When Bayada lands a new contract, Burnside speaks directly with case managers to determine their communication expectations. Some prefer voice mail updates; others want faxed summaries; still others want faxed copies of nurses notes. Bayada clinical coordinators are expected to update all cases according to case managers’ stipulations.
Bayada established a managed care office in 1995 to better serve managed care clients. Its 12 RN clinical coordinators work in three teams which each handle an average of 12 managed care organizations. Each four-member team includes at least one pediatric and one critical care-experienced nurse. Clinical coordinators must have home care case management experience and receive an extensive one-month orientation in which they work side-by-side with an experienced coordinator. Burnside says that while the coordinators become intimately familiar with each organization’s contract terms, communication preferences and required billing, and documentation information, their real strength is knowing each case manager and meeting their individual needs. This translates into efficient service. She adds "case managers only have to tell us once" what they want.
All Bayada’s managed care referrals come through the managed care office, which insurance case managers reach via a toll-free number. Clinical coordinators use payer-specific referral forms to complete each intake. (See sample referral form, p. 12.)
The forms, which Burnside creates for each payer, include patient demographic and clinical data as well as payer billing requirements. Burnside says required billing information varies significantly between payers. For example, the payer for whom the sample referral form was developed requires the insured’s identification number and name on each claim. Another payer may want authorization numbers and the insured’s social security number. Payers also request different billing parameters. For example, some prefer Bayada’s gross charges on each claim, while others only want their contracted rates.

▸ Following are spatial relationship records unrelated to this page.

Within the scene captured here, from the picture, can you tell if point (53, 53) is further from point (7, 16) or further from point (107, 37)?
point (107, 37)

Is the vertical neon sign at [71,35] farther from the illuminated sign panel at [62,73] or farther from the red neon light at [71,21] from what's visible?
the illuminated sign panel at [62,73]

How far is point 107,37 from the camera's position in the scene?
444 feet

Although all referral information is entered in Bayada’s information system, clinical coordinators fax completed referral forms to the appropriate service office to expedite care delivery. Nurse managers in each of the company’s 29 service offices use the forms to flag service and communication requirements. They receive clinical updates directly from the field staff and pass the information on to Bayada’s clinical coordinators who, in turn, apprise case managers about each patient.

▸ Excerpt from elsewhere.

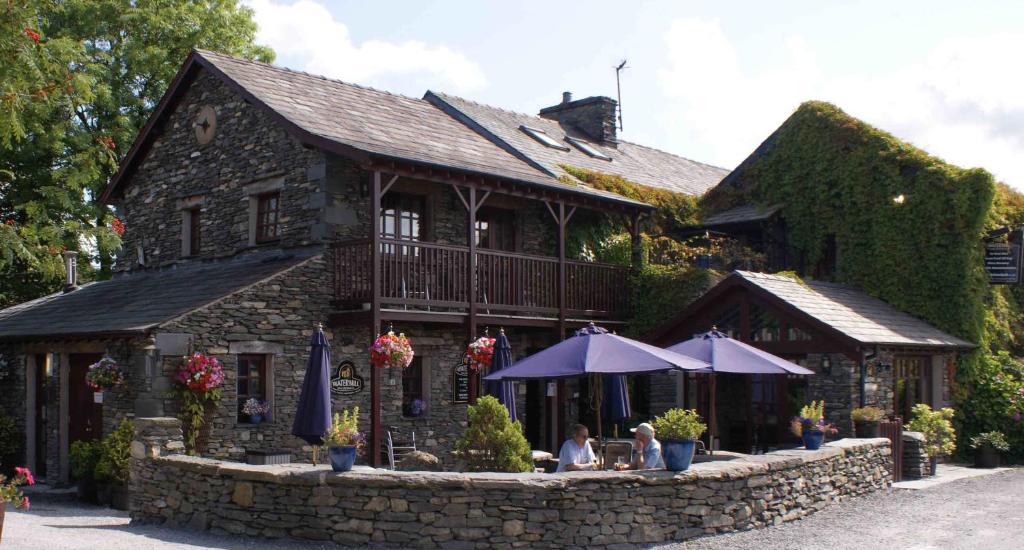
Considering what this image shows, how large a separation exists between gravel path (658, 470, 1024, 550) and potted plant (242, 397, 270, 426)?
23.8 feet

Linda Siessel, MEd, the division director, says Bayada added nurse managers to the communication chain after discovering that direct field staff-clinical coordinator communication was not speedy enough to meet case managers’ expectations. Though they often provide care themselves, the nurse managers can more readily contact and be contacted by clinical coordinators than field staff. To further facilitate timely updates, twice-weekly, Bayada’s managed care office also issues computer-generated pending authorization reports.